Mais peut-être n’y a-t-il que le poison qui soit impuissant, nous verrons bien en essayant du fer.

Et Catherine se coucha en tordant dans son esprit une nouvelle pensée qui se trouva sans doute complète le lendemain ; car, le lendemain, elle appela son capitaine des gardes, lui remit une lettre, lui ordonna de la porter à son adresse, et de ne la remettre qu’aux propres mains de celui à qui elle était adressée.

Elle était adressée au sire de Louviers de Maurevel, capitaine des pétardiers du roi, rue de la Cerisaie, près de l’Arsenal.




XXVIII

la lettre de rome.


Quelques jours s’étaient écoulés depuis les événements que nous venons de raconter, lorsqu’un matin une litière escortée de plusieurs gentilshommes aux couleurs de M. de Guise entra au Louvre, et que l’on vint annoncer à la reine de Navarre que madame la duchesse de Nevers sollicitait l’honneur de lui faire sa cour.

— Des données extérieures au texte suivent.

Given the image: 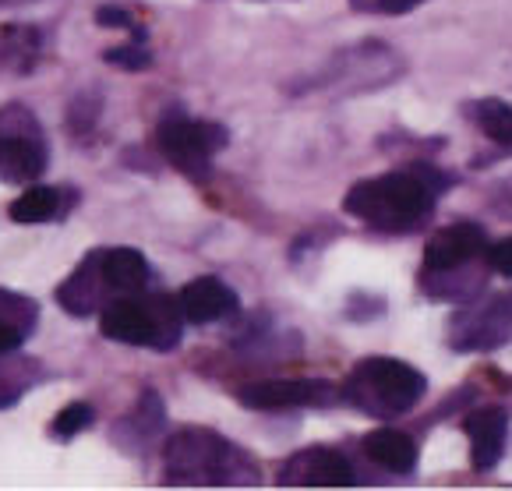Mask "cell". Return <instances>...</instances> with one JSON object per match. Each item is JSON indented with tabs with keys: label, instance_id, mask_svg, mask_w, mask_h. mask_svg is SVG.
Returning <instances> with one entry per match:
<instances>
[{
	"label": "cell",
	"instance_id": "9",
	"mask_svg": "<svg viewBox=\"0 0 512 491\" xmlns=\"http://www.w3.org/2000/svg\"><path fill=\"white\" fill-rule=\"evenodd\" d=\"M481 255H488V237H484V230L477 223L442 227L424 248V280H438V276L467 269Z\"/></svg>",
	"mask_w": 512,
	"mask_h": 491
},
{
	"label": "cell",
	"instance_id": "24",
	"mask_svg": "<svg viewBox=\"0 0 512 491\" xmlns=\"http://www.w3.org/2000/svg\"><path fill=\"white\" fill-rule=\"evenodd\" d=\"M25 343L22 333H15V329H8V325H0V354H8V350H18Z\"/></svg>",
	"mask_w": 512,
	"mask_h": 491
},
{
	"label": "cell",
	"instance_id": "23",
	"mask_svg": "<svg viewBox=\"0 0 512 491\" xmlns=\"http://www.w3.org/2000/svg\"><path fill=\"white\" fill-rule=\"evenodd\" d=\"M96 22L103 25V29H135V18H131L124 8H99Z\"/></svg>",
	"mask_w": 512,
	"mask_h": 491
},
{
	"label": "cell",
	"instance_id": "11",
	"mask_svg": "<svg viewBox=\"0 0 512 491\" xmlns=\"http://www.w3.org/2000/svg\"><path fill=\"white\" fill-rule=\"evenodd\" d=\"M181 308H184V318L191 325H209V322H219V318H230L241 301L223 280L216 276H198L191 280L188 287L181 290Z\"/></svg>",
	"mask_w": 512,
	"mask_h": 491
},
{
	"label": "cell",
	"instance_id": "16",
	"mask_svg": "<svg viewBox=\"0 0 512 491\" xmlns=\"http://www.w3.org/2000/svg\"><path fill=\"white\" fill-rule=\"evenodd\" d=\"M61 198L64 195L57 188H43V184H36V188L22 191V195L8 205V212H11V220L25 223V227H32V223H50L64 212Z\"/></svg>",
	"mask_w": 512,
	"mask_h": 491
},
{
	"label": "cell",
	"instance_id": "1",
	"mask_svg": "<svg viewBox=\"0 0 512 491\" xmlns=\"http://www.w3.org/2000/svg\"><path fill=\"white\" fill-rule=\"evenodd\" d=\"M445 184L449 177H438L428 167L396 170V174L368 177V181L354 184L343 198V209L354 220L385 230V234H410L435 212V198Z\"/></svg>",
	"mask_w": 512,
	"mask_h": 491
},
{
	"label": "cell",
	"instance_id": "21",
	"mask_svg": "<svg viewBox=\"0 0 512 491\" xmlns=\"http://www.w3.org/2000/svg\"><path fill=\"white\" fill-rule=\"evenodd\" d=\"M421 4L424 0H350L354 11H371V15H407Z\"/></svg>",
	"mask_w": 512,
	"mask_h": 491
},
{
	"label": "cell",
	"instance_id": "10",
	"mask_svg": "<svg viewBox=\"0 0 512 491\" xmlns=\"http://www.w3.org/2000/svg\"><path fill=\"white\" fill-rule=\"evenodd\" d=\"M241 403L251 410H297V407H329L336 403V389L322 378H297V382H258L241 389Z\"/></svg>",
	"mask_w": 512,
	"mask_h": 491
},
{
	"label": "cell",
	"instance_id": "13",
	"mask_svg": "<svg viewBox=\"0 0 512 491\" xmlns=\"http://www.w3.org/2000/svg\"><path fill=\"white\" fill-rule=\"evenodd\" d=\"M364 456L378 463L389 474H414L417 467V446L407 431L396 428H375L364 435Z\"/></svg>",
	"mask_w": 512,
	"mask_h": 491
},
{
	"label": "cell",
	"instance_id": "12",
	"mask_svg": "<svg viewBox=\"0 0 512 491\" xmlns=\"http://www.w3.org/2000/svg\"><path fill=\"white\" fill-rule=\"evenodd\" d=\"M505 431H509V417L505 410H477V414L467 417V439H470V463L474 470H491L498 460H502L505 449Z\"/></svg>",
	"mask_w": 512,
	"mask_h": 491
},
{
	"label": "cell",
	"instance_id": "4",
	"mask_svg": "<svg viewBox=\"0 0 512 491\" xmlns=\"http://www.w3.org/2000/svg\"><path fill=\"white\" fill-rule=\"evenodd\" d=\"M184 322L188 318H184L181 301L166 294H145V290L131 297H117L99 315V329L106 340L149 350H174L181 343Z\"/></svg>",
	"mask_w": 512,
	"mask_h": 491
},
{
	"label": "cell",
	"instance_id": "5",
	"mask_svg": "<svg viewBox=\"0 0 512 491\" xmlns=\"http://www.w3.org/2000/svg\"><path fill=\"white\" fill-rule=\"evenodd\" d=\"M424 393H428V378L414 364L396 357H364L343 386V400L371 417L410 414Z\"/></svg>",
	"mask_w": 512,
	"mask_h": 491
},
{
	"label": "cell",
	"instance_id": "2",
	"mask_svg": "<svg viewBox=\"0 0 512 491\" xmlns=\"http://www.w3.org/2000/svg\"><path fill=\"white\" fill-rule=\"evenodd\" d=\"M163 481L191 488H244L262 481L258 463L212 428H181L163 446Z\"/></svg>",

Marguerite recevait la visite de madame de Sauve. C’était la première fois que la belle baronne sortait depuis sa prétendue maladie. Elle avait su que la reine avait manifesté à son mari une grande inquiétude de cette indisposition, qui avait été pendant près d’une semaine le bruit de la cour, et elle venait la remercier.

Marguerite la félicitait sur sa convalescence et sur le bonheur qu’elle avait eu d’échapper à l’accès subit de ce mal étrange dont, en sa qualité de fille de France, elle ne pouvait manquer d’apprécier toute la gravité.